- When President Donald Trump threatened to put tariffs on Mexico, the bond market took it as a sign trade wars could become more random and long lasting.
- Wall Street quickly adjusted its outlook on Fed interest rate policy, and now expects two cuts this year as the economy slows down.
- Interest rates have fallen rapidly, to the point where many in the market believe the benchmark 10-year Treasury yield, which impacts mortgage rates, could fall below 2%.
The bond market is digging in for a long period of low interest rates, and just how low they go could be up to President Donald Trump.
The president, who had been pushing for Fed rate cuts, may get his wish, after his threat of Mexican tariffs prompted a number of Wall Street economists to now forecast two Fed interest rate cuts this year, after not expecting any before last Thursday. The economists point to slowing economic data, reduced business spending and uncertainty around the impact of tariffs on the economy.

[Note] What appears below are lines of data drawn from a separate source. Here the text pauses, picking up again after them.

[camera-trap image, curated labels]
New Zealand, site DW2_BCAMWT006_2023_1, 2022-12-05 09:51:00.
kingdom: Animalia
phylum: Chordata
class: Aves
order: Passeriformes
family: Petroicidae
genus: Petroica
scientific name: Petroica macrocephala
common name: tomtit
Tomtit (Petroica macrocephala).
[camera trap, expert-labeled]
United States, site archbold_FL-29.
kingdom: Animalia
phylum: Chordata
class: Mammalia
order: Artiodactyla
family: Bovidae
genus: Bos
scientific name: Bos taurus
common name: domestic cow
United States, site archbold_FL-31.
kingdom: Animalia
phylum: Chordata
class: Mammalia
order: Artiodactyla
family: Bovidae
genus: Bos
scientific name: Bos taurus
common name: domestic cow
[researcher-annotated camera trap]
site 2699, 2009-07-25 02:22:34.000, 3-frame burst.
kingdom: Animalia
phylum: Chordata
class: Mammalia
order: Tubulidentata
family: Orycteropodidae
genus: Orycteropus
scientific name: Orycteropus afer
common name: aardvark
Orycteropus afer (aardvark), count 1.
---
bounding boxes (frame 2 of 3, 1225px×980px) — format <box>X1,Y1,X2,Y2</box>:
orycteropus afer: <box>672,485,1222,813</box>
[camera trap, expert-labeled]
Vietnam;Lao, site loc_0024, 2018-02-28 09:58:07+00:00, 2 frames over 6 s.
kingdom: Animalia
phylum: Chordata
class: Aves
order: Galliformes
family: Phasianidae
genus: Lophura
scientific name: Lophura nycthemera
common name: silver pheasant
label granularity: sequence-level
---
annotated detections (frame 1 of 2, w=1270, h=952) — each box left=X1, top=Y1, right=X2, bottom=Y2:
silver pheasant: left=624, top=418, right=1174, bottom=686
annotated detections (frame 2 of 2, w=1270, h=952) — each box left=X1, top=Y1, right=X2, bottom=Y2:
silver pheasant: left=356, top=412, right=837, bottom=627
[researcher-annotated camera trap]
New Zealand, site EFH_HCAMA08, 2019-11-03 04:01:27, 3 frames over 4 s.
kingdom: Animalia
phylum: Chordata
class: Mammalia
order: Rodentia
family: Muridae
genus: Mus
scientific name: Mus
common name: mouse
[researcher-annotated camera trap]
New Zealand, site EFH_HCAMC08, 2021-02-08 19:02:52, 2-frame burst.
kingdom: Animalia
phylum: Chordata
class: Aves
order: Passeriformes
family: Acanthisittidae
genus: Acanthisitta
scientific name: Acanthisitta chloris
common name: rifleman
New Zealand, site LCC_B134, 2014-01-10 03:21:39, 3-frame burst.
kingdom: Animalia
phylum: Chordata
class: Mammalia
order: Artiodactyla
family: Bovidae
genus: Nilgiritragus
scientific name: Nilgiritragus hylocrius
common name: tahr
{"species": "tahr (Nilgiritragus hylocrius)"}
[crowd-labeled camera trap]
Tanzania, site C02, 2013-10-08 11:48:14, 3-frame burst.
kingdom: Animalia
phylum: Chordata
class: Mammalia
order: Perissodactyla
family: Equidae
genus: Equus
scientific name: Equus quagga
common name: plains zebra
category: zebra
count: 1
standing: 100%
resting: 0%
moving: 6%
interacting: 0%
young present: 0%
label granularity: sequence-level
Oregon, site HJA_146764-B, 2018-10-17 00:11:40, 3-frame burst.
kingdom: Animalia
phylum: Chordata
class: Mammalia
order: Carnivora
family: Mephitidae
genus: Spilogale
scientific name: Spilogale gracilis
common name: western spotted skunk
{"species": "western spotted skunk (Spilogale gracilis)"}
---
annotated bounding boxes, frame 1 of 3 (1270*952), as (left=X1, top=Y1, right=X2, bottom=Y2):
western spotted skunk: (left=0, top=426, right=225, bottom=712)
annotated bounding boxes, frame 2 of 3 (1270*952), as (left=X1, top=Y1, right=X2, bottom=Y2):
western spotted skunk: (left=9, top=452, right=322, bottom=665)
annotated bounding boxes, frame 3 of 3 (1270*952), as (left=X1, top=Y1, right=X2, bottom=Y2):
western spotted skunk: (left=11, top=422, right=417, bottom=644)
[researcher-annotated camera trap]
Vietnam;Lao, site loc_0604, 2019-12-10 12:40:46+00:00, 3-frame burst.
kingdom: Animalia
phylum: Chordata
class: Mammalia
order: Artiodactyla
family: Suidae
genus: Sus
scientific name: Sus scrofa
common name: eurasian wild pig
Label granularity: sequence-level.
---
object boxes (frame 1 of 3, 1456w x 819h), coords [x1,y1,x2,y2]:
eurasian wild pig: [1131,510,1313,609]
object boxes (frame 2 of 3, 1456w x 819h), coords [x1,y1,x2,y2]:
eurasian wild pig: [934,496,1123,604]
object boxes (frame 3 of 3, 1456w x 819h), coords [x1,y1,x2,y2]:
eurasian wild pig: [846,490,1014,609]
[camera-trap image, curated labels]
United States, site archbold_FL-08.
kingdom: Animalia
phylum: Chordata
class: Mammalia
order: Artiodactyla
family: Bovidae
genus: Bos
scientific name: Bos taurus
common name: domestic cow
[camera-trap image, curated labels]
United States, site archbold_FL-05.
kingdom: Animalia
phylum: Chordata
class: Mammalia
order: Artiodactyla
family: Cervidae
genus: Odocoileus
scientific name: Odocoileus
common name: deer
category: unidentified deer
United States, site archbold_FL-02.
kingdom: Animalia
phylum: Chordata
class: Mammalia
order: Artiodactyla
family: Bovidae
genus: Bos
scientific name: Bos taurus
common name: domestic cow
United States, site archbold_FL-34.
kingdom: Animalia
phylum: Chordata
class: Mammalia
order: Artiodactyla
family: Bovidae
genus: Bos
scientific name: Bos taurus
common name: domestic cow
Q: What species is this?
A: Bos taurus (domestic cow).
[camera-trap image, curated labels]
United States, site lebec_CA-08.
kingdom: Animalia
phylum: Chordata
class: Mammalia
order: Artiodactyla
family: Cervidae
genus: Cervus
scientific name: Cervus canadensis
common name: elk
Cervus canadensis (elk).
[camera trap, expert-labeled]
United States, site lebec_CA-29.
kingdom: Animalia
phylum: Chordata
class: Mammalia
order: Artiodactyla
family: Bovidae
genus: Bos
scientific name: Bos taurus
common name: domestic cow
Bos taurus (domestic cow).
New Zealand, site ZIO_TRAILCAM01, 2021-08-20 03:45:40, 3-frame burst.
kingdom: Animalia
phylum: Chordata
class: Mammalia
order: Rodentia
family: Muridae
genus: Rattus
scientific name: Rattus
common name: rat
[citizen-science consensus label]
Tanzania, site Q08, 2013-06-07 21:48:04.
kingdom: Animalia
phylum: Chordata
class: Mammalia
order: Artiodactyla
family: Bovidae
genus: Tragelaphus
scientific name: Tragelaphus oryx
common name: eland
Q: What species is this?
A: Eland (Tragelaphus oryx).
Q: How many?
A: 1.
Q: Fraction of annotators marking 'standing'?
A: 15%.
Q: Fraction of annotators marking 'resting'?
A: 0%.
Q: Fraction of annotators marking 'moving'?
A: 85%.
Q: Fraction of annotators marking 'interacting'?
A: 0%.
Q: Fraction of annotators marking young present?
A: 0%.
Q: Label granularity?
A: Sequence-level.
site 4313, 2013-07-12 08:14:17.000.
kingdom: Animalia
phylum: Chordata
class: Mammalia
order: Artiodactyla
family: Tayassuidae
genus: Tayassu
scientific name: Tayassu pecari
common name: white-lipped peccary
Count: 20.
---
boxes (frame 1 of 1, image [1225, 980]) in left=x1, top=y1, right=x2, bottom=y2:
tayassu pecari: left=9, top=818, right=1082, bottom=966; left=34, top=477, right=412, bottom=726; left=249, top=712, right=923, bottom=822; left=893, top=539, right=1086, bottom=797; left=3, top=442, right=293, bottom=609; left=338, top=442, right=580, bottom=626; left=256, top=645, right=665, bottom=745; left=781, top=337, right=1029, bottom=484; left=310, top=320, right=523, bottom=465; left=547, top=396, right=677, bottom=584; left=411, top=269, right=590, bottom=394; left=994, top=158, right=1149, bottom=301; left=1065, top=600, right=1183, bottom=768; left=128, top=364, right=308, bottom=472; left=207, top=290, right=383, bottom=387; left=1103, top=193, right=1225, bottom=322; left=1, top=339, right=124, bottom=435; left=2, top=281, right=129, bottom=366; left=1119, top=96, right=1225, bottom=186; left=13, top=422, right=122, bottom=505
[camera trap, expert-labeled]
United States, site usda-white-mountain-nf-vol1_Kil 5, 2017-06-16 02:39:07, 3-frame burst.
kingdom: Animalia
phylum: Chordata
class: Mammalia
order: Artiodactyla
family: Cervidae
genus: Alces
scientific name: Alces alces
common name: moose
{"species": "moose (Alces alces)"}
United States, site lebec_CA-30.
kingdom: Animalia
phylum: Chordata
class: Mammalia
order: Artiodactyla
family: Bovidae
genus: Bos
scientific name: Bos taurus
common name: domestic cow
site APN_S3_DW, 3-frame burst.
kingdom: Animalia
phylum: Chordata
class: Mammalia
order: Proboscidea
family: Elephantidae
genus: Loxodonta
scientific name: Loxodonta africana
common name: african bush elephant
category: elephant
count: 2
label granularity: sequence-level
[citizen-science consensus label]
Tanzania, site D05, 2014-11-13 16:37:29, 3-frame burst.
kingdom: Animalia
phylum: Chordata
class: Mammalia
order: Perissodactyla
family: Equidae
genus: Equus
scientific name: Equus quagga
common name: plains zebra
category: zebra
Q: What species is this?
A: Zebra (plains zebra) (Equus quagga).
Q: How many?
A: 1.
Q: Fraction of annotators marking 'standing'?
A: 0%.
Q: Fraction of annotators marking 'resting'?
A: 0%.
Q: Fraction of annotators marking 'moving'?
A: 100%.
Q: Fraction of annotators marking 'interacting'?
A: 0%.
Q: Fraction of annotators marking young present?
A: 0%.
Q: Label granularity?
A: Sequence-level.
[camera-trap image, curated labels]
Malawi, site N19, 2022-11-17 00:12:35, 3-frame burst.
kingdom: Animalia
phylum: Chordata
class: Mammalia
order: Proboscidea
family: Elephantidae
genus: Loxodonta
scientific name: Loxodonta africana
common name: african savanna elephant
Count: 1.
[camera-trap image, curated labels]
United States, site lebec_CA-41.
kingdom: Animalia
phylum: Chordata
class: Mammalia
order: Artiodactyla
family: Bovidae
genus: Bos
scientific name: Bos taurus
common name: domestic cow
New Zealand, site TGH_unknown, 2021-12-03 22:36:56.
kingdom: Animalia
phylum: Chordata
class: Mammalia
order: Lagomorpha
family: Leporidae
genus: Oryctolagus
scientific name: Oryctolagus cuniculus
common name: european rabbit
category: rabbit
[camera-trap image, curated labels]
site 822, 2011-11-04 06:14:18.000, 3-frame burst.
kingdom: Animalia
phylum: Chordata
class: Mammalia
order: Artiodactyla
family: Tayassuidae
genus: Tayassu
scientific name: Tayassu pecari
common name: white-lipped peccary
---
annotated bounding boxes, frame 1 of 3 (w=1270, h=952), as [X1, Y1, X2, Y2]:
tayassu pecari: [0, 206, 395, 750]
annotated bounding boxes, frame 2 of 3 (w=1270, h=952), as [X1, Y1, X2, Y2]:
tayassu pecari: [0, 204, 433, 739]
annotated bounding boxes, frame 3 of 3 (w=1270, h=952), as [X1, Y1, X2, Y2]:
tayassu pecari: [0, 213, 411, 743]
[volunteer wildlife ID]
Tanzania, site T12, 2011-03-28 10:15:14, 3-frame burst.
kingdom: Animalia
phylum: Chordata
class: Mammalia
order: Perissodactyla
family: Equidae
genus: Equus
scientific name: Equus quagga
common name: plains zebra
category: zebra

Treasury yields have been falling over the past month, as investors worried that the trade war between the U.S. and China could be extended and more economically damaging. But it was Trump's threat to put tariffs on all Mexican exports unless its government cracks down on immigrants that abruptly changed Wall Street's view on interest rates and the Fed last Thursday.
"The assumption that cooler heads would prevail has been pushed aside...It may be the case that is still the outcome but it really sounds like the president is quite willing to move forward with higher tariffs," said Mark Cabana, head of U.S. short rate strategy at Bank of America Merrill Lynch. "He doesn't see it as a bad outcome or at least not as bad an outcome, as the rate market does."
Bond pros say the widely-watched 10-year yield could easily dip to 2% or below, after it touched 2.06% Monday, and J.P. Morgan Chase strategists say their target is now 1.75% for year end. That forecast came as a number of Wall Street firms, including J.P. Morgan and Barclays switched their view to two Fed rate cuts this year, from none previously.
For context, the 10-year yield was at 2.55% at the beginning of May, and at the beginning of the year, many strategists believed the Fed would be raising interest rates this year, and the 10-year would be above 3%. Yields move opposite price, and the 10-year yield is broadly watched because it is associated with lending rates, particularly home mortgages.
Jim Caron, portfolio manager at Morgan Stanley Investment Management, said he sees the 10-year falling below 2% on heightened uncertainty, but not way below, since he is also not anticipating a recession. But he, like others, says the bond market is now reflecting a much slower growth environment than some forecasts might reflect.
"1.85/1.90 to me is within the realm of reasonableness. There's no magic numbers here. It's really a question of if you downgrade growth, downgrade inflation expectations, your Fed expectations and risk premia. All of that is pointed down for high quality fixed income, so prices are going up," he said.
Strategists said the fact that the Mexican tariffs are not tied to trade issues makes them even more random, and risky.
"It shows that he sees this as a tool that can be used for broader policy purposes, and you can have a trade agreement in place, and he will still feel like it's appropriate to make a one off adjustment to tariff policy. And he's relatively unchecked on the grounds he's using these tariffs," said Cabana. Strategists have said the three way trade deal between the U.S., Canada and Mexico could now be at even more risk of never reaching approval.
Caron said the Mexican tariffs injected a level of uncertainty into the market that will be difficult to repair, even if the tariffs are never acted on. "The bottom line is all of this makes it difficult to be an investor because I am now looking at extraneous items, outside the market. To make an informed economic decision, which is making it very difficult..[and] why you become more defensive. You raise more cash and you basically start to become more defensive," Caron said.
Mohamed El-Erian, Allianz chief economic advisor, said on CNBC that bond market volatility is higher than that of the stock market. He said that's because the market is looking forward to a period of unusual uncertainty.
"I think it means an economic outlook that is more vulnerable, I think it means market technicals that are more fragile, and it involves a higher risk of a spill back from disrupted markets to the economy. It's a different outlook than it was last week, and let's see whether we can get back to where we were before," said El-Erian.
Michael Schumacher, director strategy at Wells Fargo, said market pros are now watching Fed speakers for guidance. Fed Chair Jerome Powell speaks Tuesday, and Fed Vice Chair Richard Clarida will appear on CNBC.
St. Louis Fed President James Bullard said on Monday that a rate cut could be "warranted soon," knocking yields slightly lower.
"The bond market has gotten a lot more nervous in the last week, pricing 57 basis points of easing this year," said Schumacher, referring to fed funds futures. The Fed meets June 18 but is not expected to take action.
"You get to the end of July, and there aren't that many meetings left. They better get moving quickly if they're going to justify that market call," he said, adding he does not expect a rate cut. Schumacher also does not expect the 10-year to go below 2%.
"It seems the bond market has gotten more nervous relative to stocks in the last week...If Trump does ride to the rescue of the stock market, and stocks go up 3 or 4% quickly, that would be about 10 to 15 basis points in the 10-year yield," he said. "That could happen at any time. He's an unpredictable guy."